GreenLunchBox · 01/09/2022 08:56

You seem unusually risk adverse. So it's approx 1x joint salary?

What's the point in living the way you are on decent salaries and net worth?

Surely you will pay it off in a fraction of the 25 years?

Yep less than 1x joint salary.

'What's the point in living the way you are?' has really resonated with me. I think overall, if I can get rid of my anxiety about the cost of living stuff, I need to just focus on the move making us all a lot happier.
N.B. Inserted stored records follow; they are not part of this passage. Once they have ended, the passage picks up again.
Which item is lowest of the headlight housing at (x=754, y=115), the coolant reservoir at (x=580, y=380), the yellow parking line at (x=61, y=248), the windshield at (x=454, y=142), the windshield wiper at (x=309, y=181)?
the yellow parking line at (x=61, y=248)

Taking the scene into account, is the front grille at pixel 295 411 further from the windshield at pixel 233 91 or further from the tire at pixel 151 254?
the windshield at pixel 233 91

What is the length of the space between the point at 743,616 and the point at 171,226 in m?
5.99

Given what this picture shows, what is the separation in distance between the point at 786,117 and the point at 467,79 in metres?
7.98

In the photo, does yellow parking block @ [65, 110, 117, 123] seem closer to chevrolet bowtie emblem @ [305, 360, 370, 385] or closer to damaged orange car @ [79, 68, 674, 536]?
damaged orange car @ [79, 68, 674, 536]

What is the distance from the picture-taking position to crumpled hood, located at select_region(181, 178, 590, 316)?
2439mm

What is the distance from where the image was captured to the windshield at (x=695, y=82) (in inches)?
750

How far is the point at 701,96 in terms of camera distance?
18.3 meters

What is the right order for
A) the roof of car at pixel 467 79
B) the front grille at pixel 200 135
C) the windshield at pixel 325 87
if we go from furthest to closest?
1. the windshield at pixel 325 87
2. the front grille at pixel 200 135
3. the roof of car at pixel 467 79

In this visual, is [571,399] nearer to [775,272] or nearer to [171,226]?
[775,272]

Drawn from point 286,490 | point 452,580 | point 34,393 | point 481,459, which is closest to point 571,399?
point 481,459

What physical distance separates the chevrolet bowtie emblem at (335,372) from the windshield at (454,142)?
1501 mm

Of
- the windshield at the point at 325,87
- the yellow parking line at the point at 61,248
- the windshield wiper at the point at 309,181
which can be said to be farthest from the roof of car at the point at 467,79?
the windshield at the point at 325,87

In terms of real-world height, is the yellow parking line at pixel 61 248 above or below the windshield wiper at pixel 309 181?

Thanks for all the positive posts of encouragement, I'm going to keep re-reading every time I have a wobble about things now.

OP posts:
Thenightwemet16 · 01/09/2022 16:00

BuffaloCauliflower · 01/09/2022 08:52

You’re in a very privileged position to be able to get a tiny mortgage on a huge house, whilst also having big savings? I’m not sure what you’re even concerned about?!

This.

ThreeRingCircus · 01/09/2022 16:09

It's a no-brainer in my view, I would definitely do it. We moved last year and upped our mortgage so things are a bit tighter financially but the extra space for our family is worth it a thousand times over. Especially as the DC grow and want their own space a bit more. The other benefit is if you're staying at home and not spending money due to the cost of living crisis it's a lot nicer to have a bigger house to spread out in! I don't think I realised the low level stress our old (tiny) house was causing me on a daily basis until we moved somewhere bigger and all had more space to either be together or be apart from one another and not under each others' feet. Do it.

JustAWeirdoWithNoName · 01/09/2022 16:14

I would definitely do it!
However would probably look at getting a slightly bigger mortgage (repayments shouldn't be significantly more if you borrow even £10k more but an extra £10k in savings would feel very secure)

MarianneVos · 01/09/2022 20:02

I think low level stress is exactly right.

Unfortunately the mortgage offer has been issued and we've signed all the documents so I think it's too late to change the amount. I agree though and had been thinking we should have asked for a bit more to have a bigger savings cushion.